Everything you’re describing should work by default in SonarQube, or with minimal configuration

  • You have the branch containing your previously submitted code (the code currently in production) set as the reference branch
  • Your Quality Gate conditions (set only on New Code) cover the code that has changed in your new release

Hi Colin,
Thanks for your reply, could you give a details description on how to configure this situation in SonarQube? Does your answer mean that I will create a new release branch and use this new release branch as the baseline? As I am the new user of SonarQube, your help will greatly inspire me in using SonarQube in the future.

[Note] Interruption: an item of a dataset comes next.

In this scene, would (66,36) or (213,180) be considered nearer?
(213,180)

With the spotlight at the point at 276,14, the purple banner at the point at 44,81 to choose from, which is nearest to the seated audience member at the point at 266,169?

I appreciate that you want a step-by-step guide, but you also need to try it out for yourself, reference the documentation and document what has/hasn’t worked! This is a community forum, not paid support.

Yes – in order to use some code as the baseline for another set of code, that code will need to be contained in a branch that is used by SonarQube as a reference branch. This probably already maps to something you’re doing to indicate what code is in production, or which code contains a specific version.